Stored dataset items
==*==

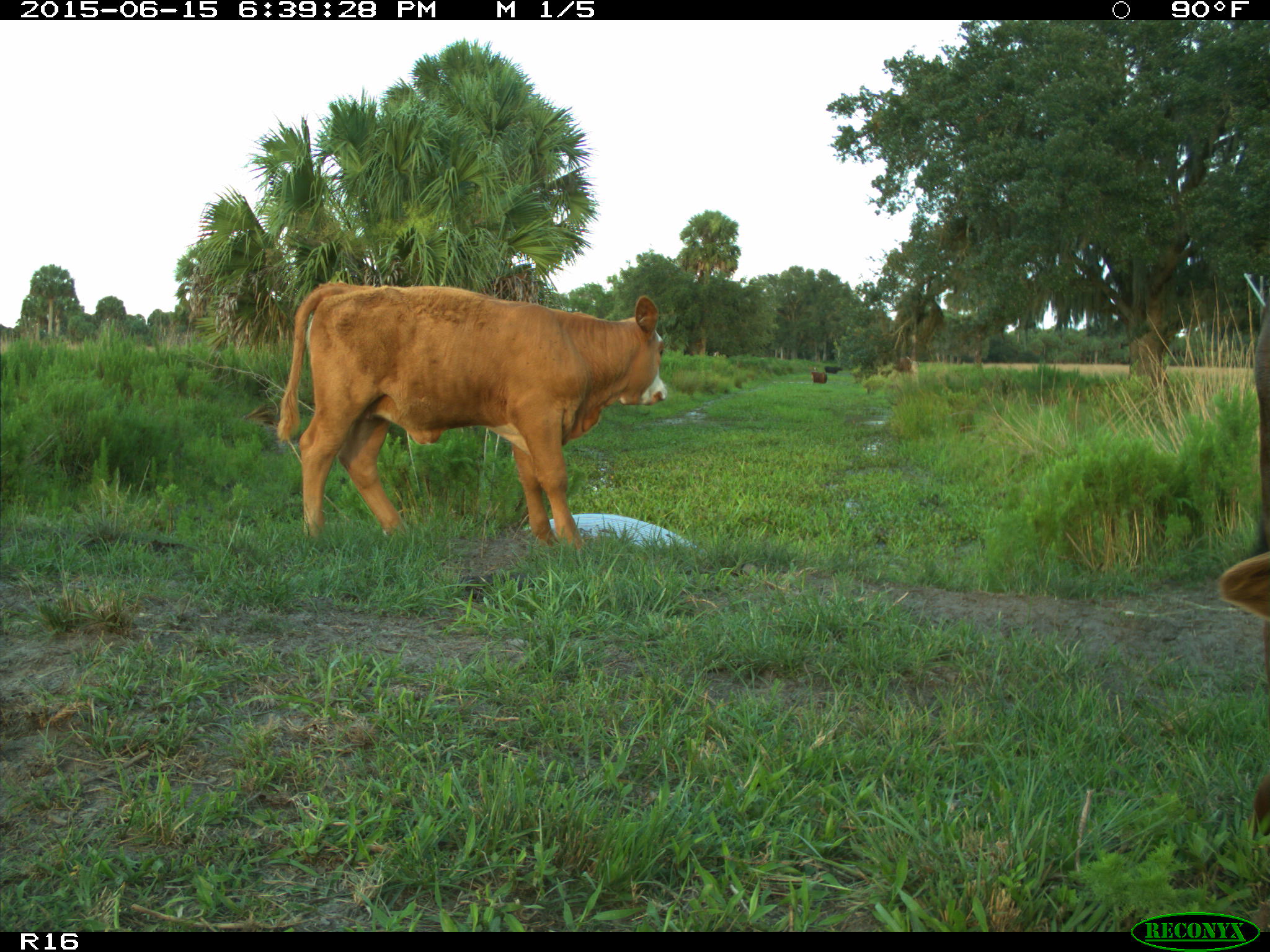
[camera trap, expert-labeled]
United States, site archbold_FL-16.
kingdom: Animalia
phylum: Chordata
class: Mammalia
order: Artiodactyla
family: Bovidae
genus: Bos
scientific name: Bos taurus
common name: domestic cow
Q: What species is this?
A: Bos taurus (domestic cow).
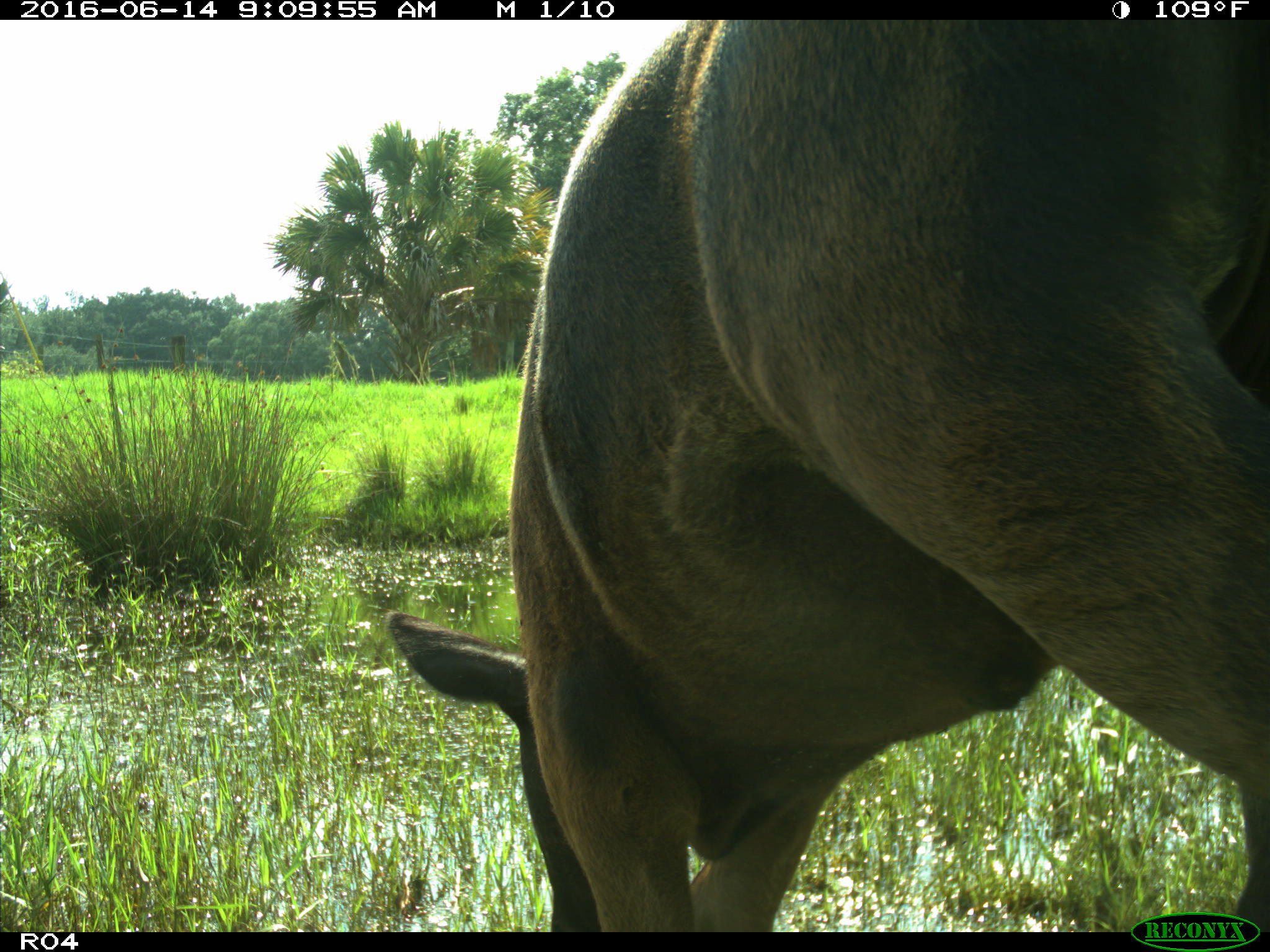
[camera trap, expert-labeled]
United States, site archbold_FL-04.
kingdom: Animalia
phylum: Chordata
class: Mammalia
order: Artiodactyla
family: Bovidae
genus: Bos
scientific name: Bos taurus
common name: domestic cow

==*==

Copy, without any change, the run of lines from the one with "United States, site archbold_FL-04." through the end of the entries above.

=== Task solution ===
United States, site archbold_FL-04.
kingdom: Animalia
phylum: Chordata
class: Mammalia
order: Artiodactyla
family: Bovidae
genus: Bos
scientific name: Bos taurus
common name: domestic cow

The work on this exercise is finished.